Dossier : Arts, Lettres et SciencesMagazine N°529 Novembre 1997Par : Georges Vendryez (40)Rédacteur : Emmanuel GRISON (37)

Pourquoi arrêter Superphénix ? Insuccès technique ? Aventure coûteuse ? Prototype sans avenir ? Déclarations péremptoires auxquelles Vendryes veut confronter un examen sérieux du dossier, pour répondre point par point à des accusations maintes fois formulées et maintes fois repoussées par diverses commissions qui ont été saisies de la question par le gouvernement.

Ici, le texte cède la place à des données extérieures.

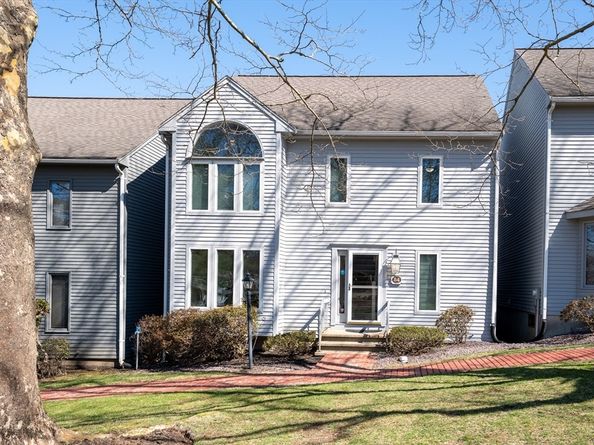 84 Kim Ter 84, Stoughton MA 02072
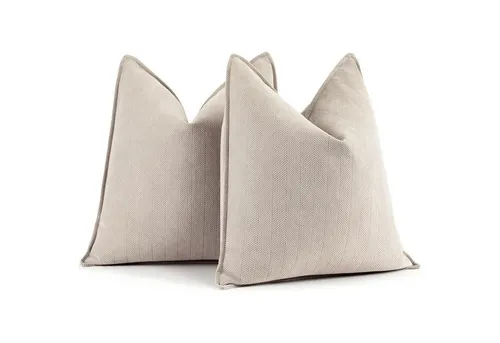 LuxusKollektion Chenille Kissenbezug Beige 45 x 45 cm – 2er Set - Entdecke den Kissenbezug Chenille in Beige (45 x 45 cm) im 2er Set für eine stilvolle Heimdekoration. Hochwertiges Material sorgt für eine elegante Note und macht jeden Raum einladend. Pflegeleicht und vielseitig einsetzbar.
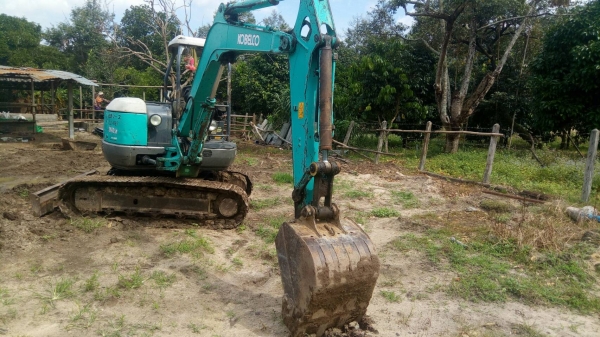 ขาย!! >>> Kobelco Sk40SR พร้อมใช้งาน แถมบุ้งกี๋ปาดเลนให้ <<< เบอร์ติดต่อ 098-7155789 086-4631102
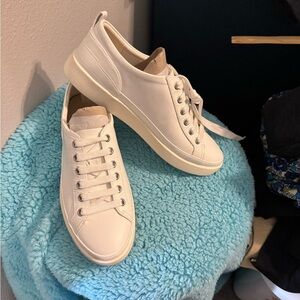 Vionic Women's Cream Sneakers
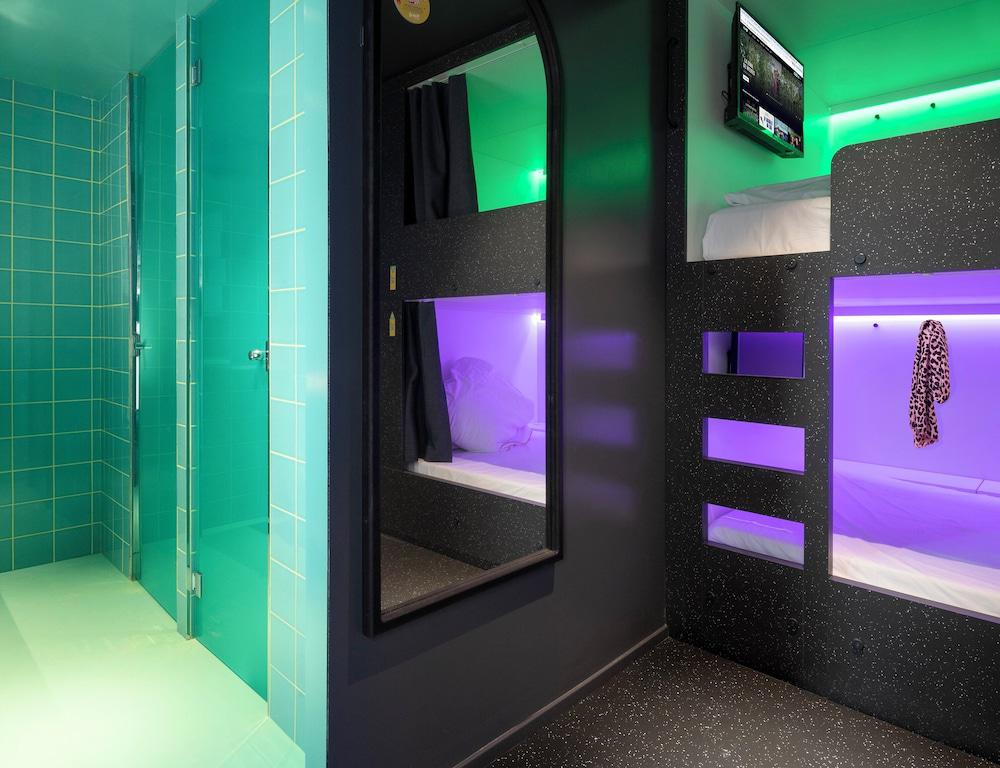 Amistat City Hostel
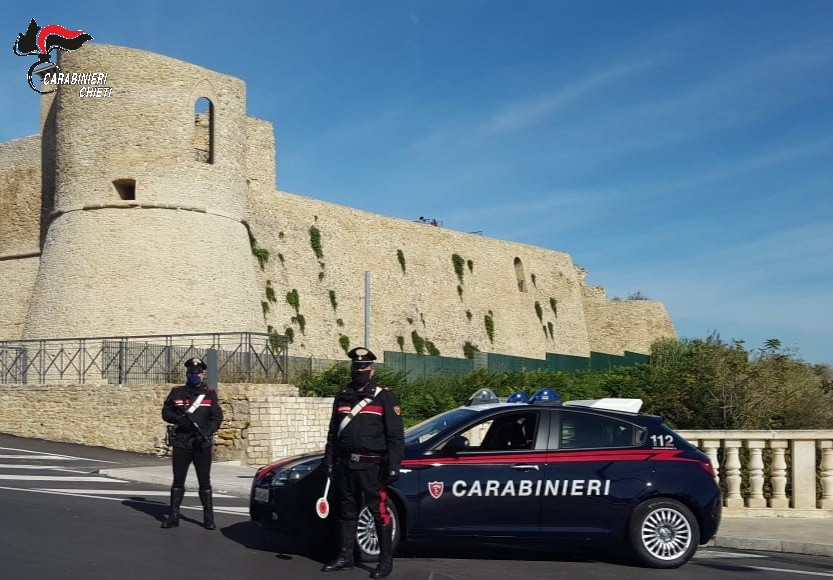 San Vito Chietino, non si ferma all'alt dei Carabinieri, abbandona l’auto e tenta la fuga, denunciato ortonese ubriaco
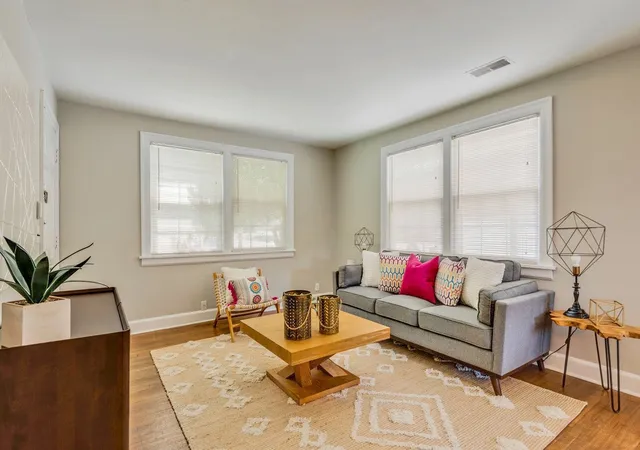 5th image of 1904 Warfield Dr, Nashville, TN 37215 | MLS# 3155717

Depuis quarante ans le CEA, comme c’était sa mission, a entrepris l’étude de la filière des réacteurs à neutrons rapides (une annexe donne, à la fin du livre, l’essentiel des données techniques nécessaires à la compréhension du dossier). Le programme a été mené avec persévérance, consistance et succès. Vendryez en a été le maître d’oeuvre et il peut avec autorité en décrire les étapes et les échéances : le réacteur d’essai Rapsodie, la centrale Phénix (“ quinze ans de fonctionnement exemplaire ”), enfin le prototype industriel Superphénix. Vendryez met à plat tous les dossiers, techniques, industriels, administratifs, internationaux, les incidents (c’était un prototype) qui ont coûté deux ans d’arrêt pour les réparations, “ l’invraisemblable imbroglio politico-administratif ” qui a valu au total quatre ans et demi d’interdiction de fonctionnement.

Il expose le contexte international qui a amené successivement les USA, l’Angleterre et l’Allemagne à interrompre leurs programmes de réacteurs rapides, dont l’intérêt économique ne se justifiait pour le moment qu’à long terme, et la proposition française de maintenir l’effort en faisant de Superphénix non pas un producteur de plutonium, matière produite actuellement en excès, mais un brûleur de plutonium : proposition approuvée par l’Académie des sciences, le ministre de la Recherche de l’époque, l’Office parlementaire des choix scientifiques et technologiques. Aspects économiques, techniques, problèmes d’avenir proche ou lointain, conséquences et coût d’un arrêt immédiat, tout cela est détaillé sans passion, mais avec la conviction profonde que la démarche suivie pendant ces quarante ans fut faite d’un bon pas et que ce serait un beau gâchis d’en ordonner la halte.

La conclusion est véhémente : “ que nos dirigeants réfléchissent ! qu’ils ne se laissent pas aller par pure démagogie à brader Superphénix et avec lui toute la filière des réacteurs à neutrons rapides au nom d’arrangements partisans de circonstance ! ”.